## Source data
====

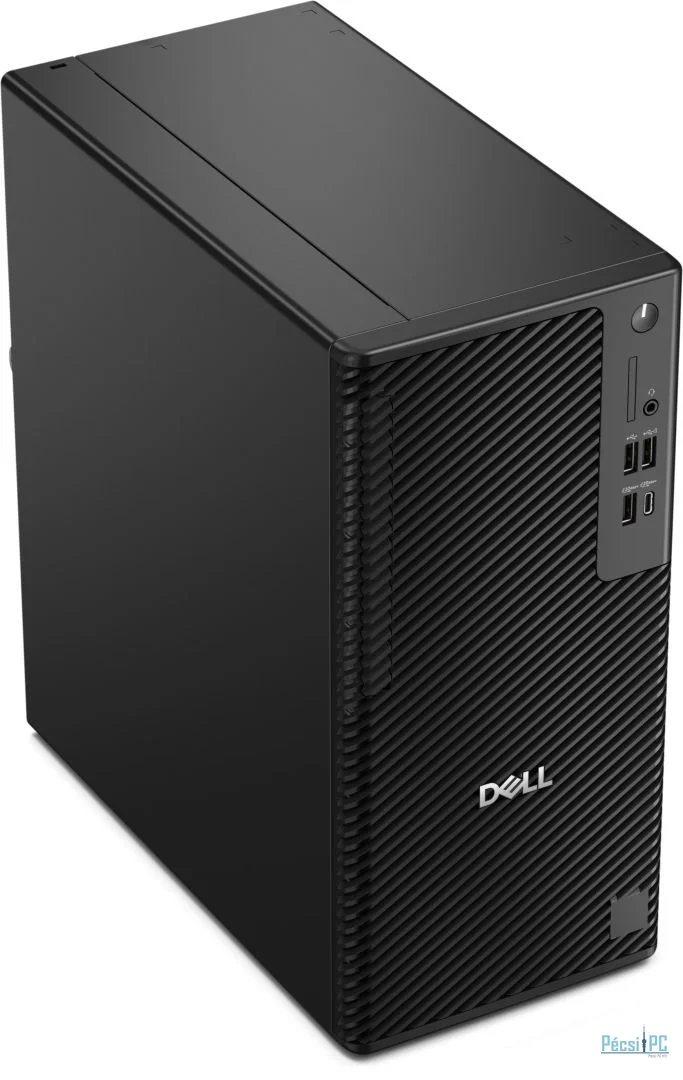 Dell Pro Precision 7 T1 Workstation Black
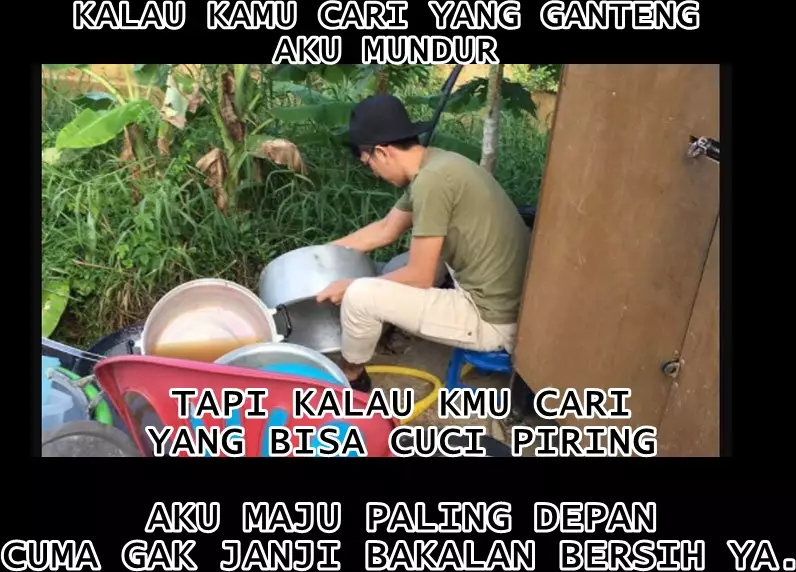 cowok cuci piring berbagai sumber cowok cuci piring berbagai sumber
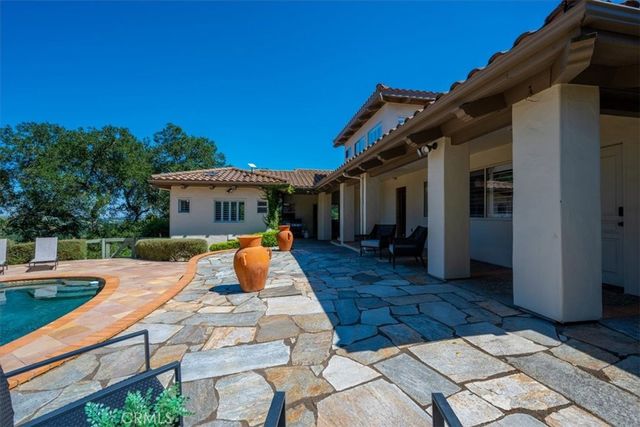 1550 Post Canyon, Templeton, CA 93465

====

## Problem statement
Return every line above verbatim, pictures excluded.

## Answer to the problem
 Dell Pro Precision 7 T1 Workstation Black
 cowok cuci piring berbagai sumber cowok cuci piring berbagai sumber
 1550 Post Canyon, Templeton, CA 93465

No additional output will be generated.